• [EXERCISE] Return every line of the data below exactly, but do not include the images.
[DATA LISTING Boundary: Start]
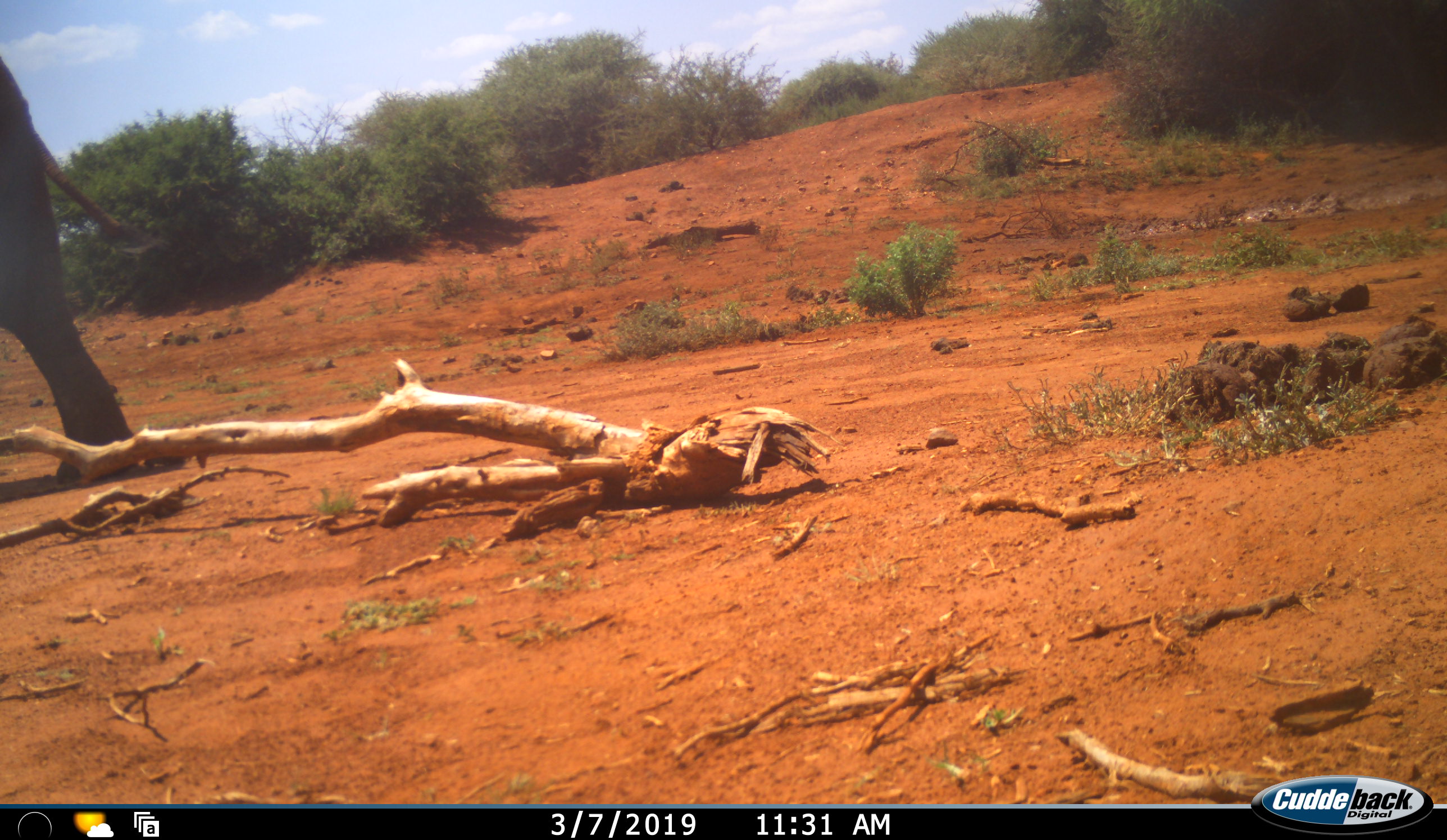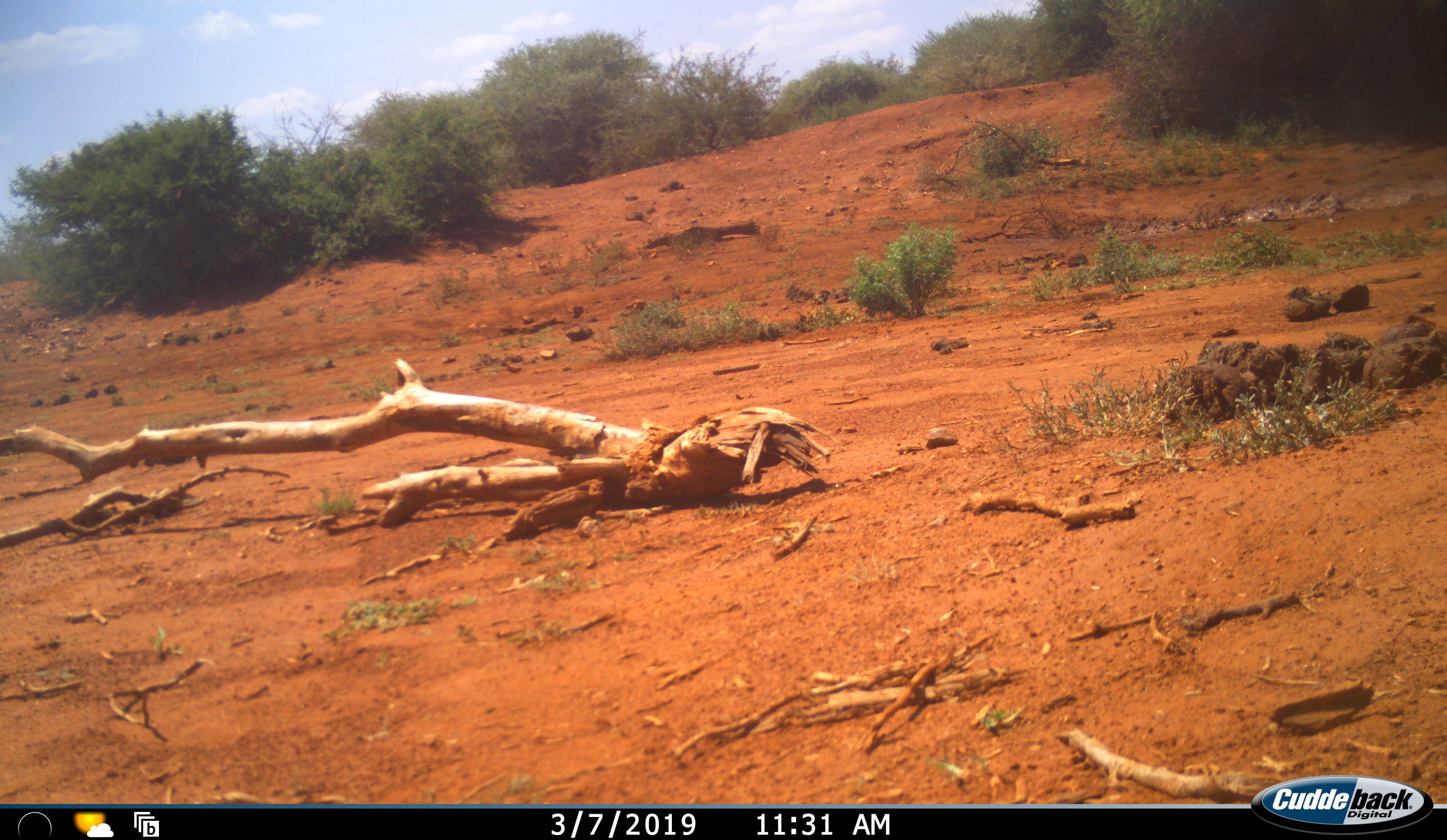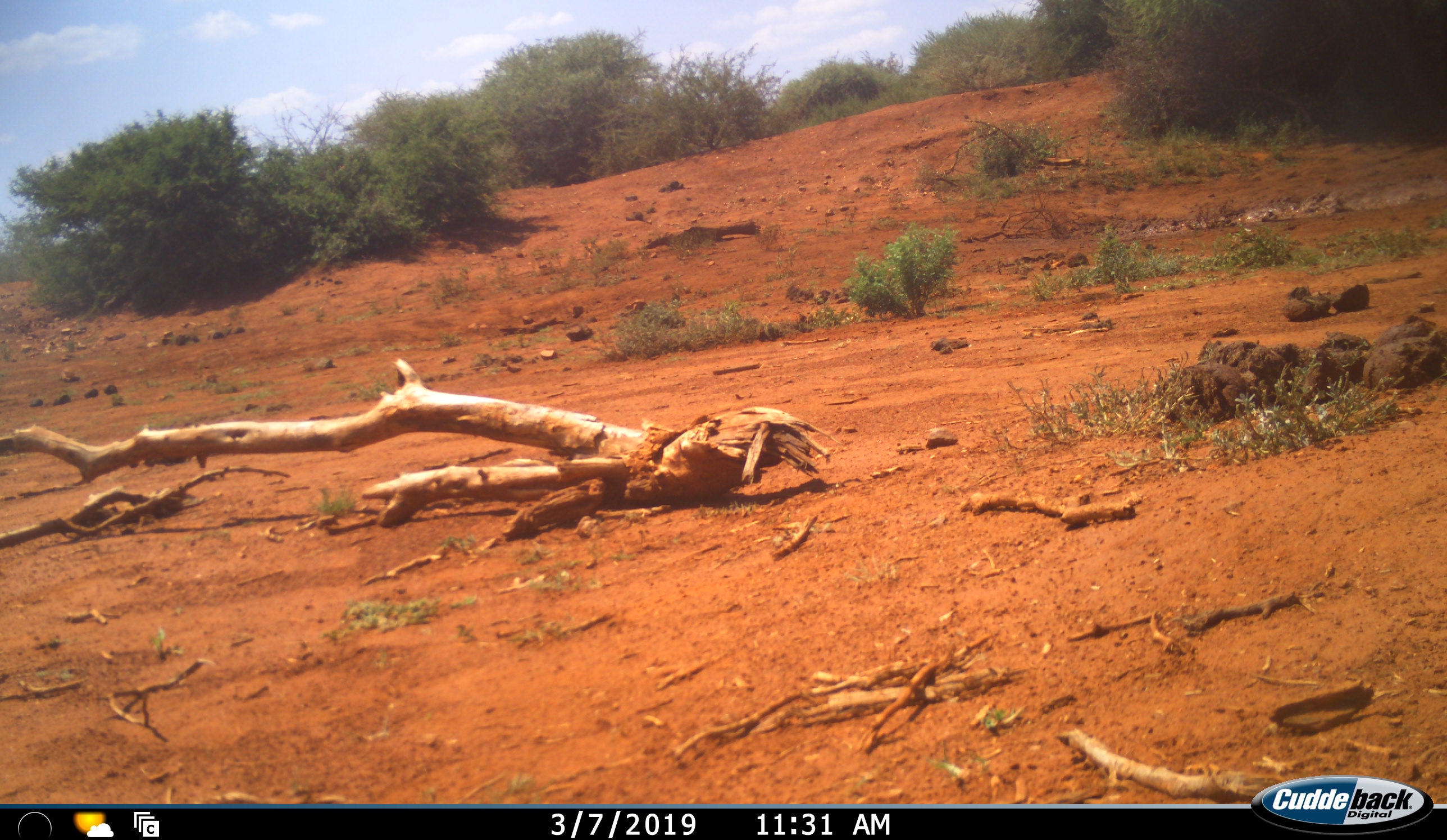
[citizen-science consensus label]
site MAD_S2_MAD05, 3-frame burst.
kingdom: Animalia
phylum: Chordata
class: Mammalia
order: Proboscidea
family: Elephantidae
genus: Loxodonta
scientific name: Loxodonta africana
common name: african bush elephant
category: elephant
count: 1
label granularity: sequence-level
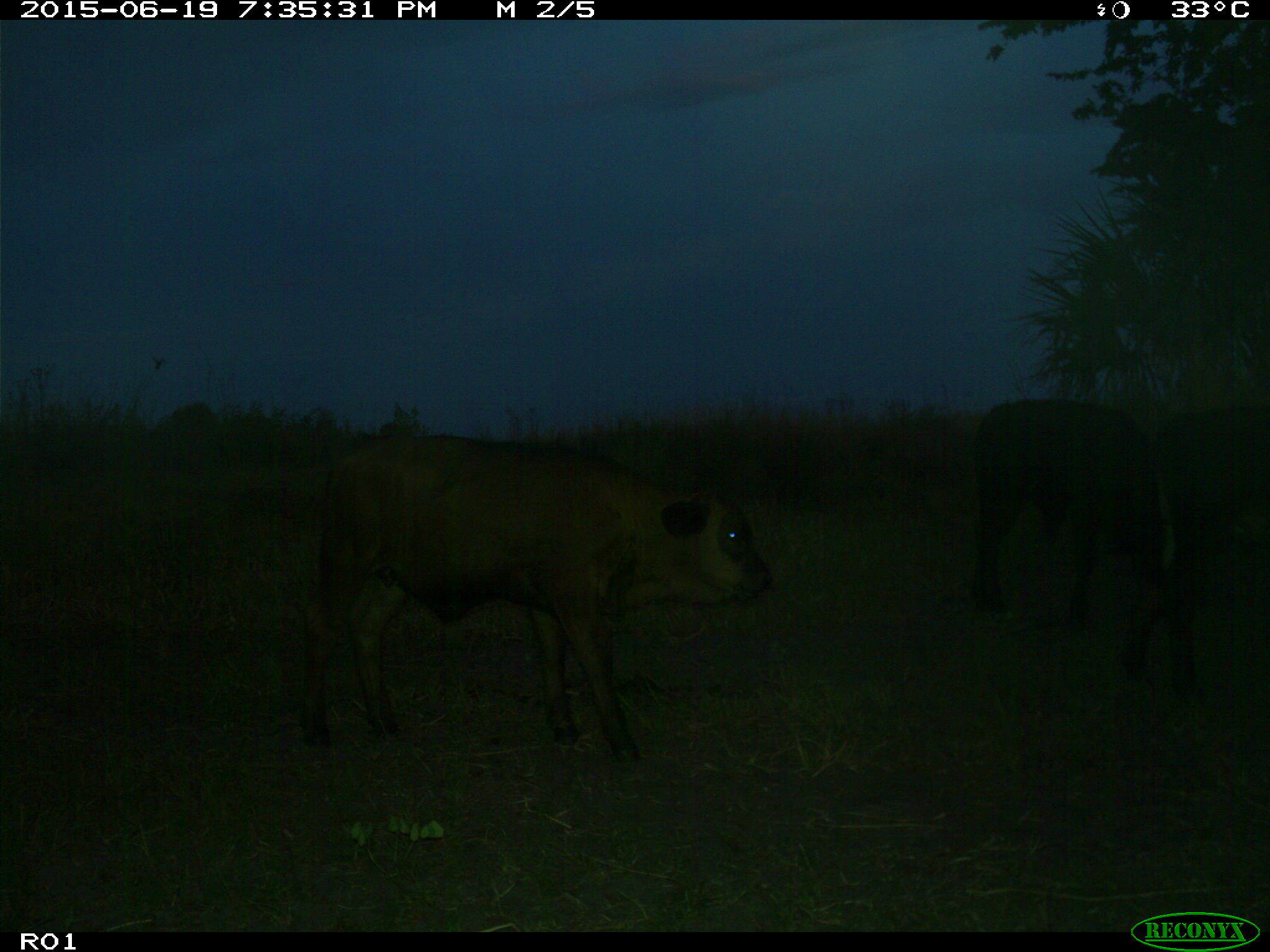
[DATA LISTING Boundary: End]
• [FINISHED EXERCISE]
[citizen-science consensus label]
site MAD_S2_MAD05, 3-frame burst.
kingdom: Animalia
phylum: Chordata
class: Mammalia
order: Proboscidea
family: Elephantidae
genus: Loxodonta
scientific name: Loxodonta africana
common name: african bush elephant
category: elephant
count: 1
label granularity: sequence-level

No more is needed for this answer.